#### Exercise instructions
Render everything from the line containing "Which is farthest from point" down to the end of the records as a numbered list, both ends included and blank lines omitted.

Start

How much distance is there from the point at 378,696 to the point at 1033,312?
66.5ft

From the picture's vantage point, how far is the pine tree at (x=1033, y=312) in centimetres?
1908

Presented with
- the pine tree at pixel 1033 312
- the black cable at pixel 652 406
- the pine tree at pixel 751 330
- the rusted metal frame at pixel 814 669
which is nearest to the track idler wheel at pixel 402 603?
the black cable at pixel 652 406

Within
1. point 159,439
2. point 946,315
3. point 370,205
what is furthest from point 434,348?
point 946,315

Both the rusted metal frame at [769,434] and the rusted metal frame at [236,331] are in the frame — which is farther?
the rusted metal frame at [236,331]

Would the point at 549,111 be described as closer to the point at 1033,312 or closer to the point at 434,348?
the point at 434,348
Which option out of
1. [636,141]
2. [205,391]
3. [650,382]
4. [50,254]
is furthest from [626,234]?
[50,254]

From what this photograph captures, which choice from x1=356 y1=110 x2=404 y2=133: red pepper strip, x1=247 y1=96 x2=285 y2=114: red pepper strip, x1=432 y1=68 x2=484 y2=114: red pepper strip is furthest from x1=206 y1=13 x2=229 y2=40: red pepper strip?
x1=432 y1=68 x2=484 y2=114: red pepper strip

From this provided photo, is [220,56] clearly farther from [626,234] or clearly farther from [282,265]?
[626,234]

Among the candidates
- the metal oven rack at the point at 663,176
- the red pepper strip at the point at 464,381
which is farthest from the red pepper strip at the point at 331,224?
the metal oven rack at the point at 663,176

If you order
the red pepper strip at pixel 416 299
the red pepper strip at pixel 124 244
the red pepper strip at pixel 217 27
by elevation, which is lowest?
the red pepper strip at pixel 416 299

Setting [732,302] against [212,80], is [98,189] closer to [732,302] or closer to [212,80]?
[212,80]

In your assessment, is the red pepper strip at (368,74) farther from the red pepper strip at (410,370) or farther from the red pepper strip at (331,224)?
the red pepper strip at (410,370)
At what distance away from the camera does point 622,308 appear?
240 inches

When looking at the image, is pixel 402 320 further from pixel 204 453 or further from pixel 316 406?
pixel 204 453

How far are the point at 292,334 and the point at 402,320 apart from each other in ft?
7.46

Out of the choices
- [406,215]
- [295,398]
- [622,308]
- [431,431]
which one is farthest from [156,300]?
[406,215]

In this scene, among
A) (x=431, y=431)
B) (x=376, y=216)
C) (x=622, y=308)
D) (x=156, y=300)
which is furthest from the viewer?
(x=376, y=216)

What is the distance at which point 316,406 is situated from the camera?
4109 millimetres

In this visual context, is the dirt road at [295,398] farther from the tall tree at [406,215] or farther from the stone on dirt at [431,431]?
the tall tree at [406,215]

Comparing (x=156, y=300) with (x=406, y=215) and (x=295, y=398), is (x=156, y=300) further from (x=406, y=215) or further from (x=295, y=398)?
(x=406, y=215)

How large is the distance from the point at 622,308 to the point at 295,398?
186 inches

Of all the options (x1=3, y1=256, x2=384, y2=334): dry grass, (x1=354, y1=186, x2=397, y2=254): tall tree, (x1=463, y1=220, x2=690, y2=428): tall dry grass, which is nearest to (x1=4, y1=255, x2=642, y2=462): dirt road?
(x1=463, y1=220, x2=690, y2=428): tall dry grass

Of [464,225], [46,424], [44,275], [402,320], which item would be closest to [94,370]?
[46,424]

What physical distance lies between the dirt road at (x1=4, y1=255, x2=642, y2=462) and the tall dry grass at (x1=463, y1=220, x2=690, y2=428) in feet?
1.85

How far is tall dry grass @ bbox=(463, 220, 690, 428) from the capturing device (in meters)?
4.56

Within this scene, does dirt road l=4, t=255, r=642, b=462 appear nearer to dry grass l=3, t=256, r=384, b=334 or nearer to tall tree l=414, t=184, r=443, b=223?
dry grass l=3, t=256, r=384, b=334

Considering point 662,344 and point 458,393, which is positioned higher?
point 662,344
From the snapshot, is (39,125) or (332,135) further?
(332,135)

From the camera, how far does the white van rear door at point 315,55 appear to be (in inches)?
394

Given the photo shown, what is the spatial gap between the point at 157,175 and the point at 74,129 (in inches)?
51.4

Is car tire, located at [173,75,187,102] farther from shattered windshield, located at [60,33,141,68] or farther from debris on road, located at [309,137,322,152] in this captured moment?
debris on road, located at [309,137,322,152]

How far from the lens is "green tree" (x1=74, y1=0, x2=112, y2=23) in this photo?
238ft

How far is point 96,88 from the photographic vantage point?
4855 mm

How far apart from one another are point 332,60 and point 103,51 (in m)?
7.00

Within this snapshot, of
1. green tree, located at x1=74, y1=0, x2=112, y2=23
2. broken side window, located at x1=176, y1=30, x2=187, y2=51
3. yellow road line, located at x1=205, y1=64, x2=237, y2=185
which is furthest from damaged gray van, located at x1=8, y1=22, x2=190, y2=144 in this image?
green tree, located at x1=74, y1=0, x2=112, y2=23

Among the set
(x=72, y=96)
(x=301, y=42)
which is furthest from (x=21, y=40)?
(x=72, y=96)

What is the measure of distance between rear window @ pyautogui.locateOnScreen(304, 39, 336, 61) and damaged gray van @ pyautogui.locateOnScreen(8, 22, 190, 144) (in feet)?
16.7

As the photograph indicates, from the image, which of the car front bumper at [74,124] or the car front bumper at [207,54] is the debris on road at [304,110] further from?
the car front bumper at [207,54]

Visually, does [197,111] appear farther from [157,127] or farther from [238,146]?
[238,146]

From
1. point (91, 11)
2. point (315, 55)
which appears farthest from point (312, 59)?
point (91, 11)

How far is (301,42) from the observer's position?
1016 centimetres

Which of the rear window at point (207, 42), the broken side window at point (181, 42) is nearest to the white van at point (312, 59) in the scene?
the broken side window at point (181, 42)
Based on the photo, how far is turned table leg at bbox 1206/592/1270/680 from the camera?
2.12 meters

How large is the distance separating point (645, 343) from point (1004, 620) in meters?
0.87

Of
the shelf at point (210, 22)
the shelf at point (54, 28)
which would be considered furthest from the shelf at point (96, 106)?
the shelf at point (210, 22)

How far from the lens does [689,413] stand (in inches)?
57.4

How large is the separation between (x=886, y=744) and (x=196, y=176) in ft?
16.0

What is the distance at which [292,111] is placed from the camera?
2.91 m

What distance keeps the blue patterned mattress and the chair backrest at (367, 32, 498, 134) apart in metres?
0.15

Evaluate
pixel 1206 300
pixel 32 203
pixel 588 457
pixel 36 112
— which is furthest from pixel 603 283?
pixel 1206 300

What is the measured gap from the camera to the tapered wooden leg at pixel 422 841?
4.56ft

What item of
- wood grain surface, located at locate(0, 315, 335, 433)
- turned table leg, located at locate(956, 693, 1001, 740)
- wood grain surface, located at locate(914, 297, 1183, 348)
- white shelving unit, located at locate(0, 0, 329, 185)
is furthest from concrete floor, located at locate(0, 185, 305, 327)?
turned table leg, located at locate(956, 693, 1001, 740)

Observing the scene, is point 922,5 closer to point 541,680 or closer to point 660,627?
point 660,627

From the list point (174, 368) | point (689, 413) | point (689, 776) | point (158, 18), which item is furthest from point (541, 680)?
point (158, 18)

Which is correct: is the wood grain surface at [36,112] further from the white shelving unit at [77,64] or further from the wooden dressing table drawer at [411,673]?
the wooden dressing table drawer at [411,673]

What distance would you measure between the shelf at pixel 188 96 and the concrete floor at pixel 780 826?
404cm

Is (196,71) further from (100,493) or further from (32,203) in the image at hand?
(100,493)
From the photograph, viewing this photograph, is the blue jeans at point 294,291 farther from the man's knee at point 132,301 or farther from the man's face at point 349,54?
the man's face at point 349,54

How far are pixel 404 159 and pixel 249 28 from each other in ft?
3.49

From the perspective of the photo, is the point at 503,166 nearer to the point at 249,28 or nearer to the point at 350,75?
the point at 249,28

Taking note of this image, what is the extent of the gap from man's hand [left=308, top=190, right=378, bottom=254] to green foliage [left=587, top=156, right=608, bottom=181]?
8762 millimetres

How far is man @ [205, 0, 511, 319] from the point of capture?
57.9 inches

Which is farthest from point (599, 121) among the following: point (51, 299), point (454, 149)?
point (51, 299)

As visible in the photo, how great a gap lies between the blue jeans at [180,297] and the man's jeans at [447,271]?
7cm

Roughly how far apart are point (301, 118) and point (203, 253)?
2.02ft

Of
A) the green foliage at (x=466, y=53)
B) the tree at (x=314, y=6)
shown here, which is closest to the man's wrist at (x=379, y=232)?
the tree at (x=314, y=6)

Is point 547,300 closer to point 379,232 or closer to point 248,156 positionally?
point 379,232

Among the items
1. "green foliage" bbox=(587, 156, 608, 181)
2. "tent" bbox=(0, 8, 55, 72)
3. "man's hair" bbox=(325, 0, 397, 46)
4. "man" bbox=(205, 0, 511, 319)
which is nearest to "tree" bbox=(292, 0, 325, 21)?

End

#### Result of this exercise
1. Which is farthest from point (599, 121) among the following: point (51, 299), point (454, 149)?
2. point (51, 299)
3. As visible in the photo, how great a gap lies between the blue jeans at [180,297] and the man's jeans at [447,271]?
4. 7cm
5. Roughly how far apart are point (301, 118) and point (203, 253)?
6. 2.02ft
7. Of
8. A) the green foliage at (x=466, y=53)
9. B) the tree at (x=314, y=6)
10. shown here, which is closest to the man's wrist at (x=379, y=232)?
11. the tree at (x=314, y=6)
12. Is point 547,300 closer to point 379,232 or closer to point 248,156 positionally?
13. point 379,232
14. Among the items
15. 1. "green foliage" bbox=(587, 156, 608, 181)
16. 2. "tent" bbox=(0, 8, 55, 72)
17. 3. "man's hair" bbox=(325, 0, 397, 46)
18. 4. "man" bbox=(205, 0, 511, 319)
19. which is nearest to "tree" bbox=(292, 0, 325, 21)?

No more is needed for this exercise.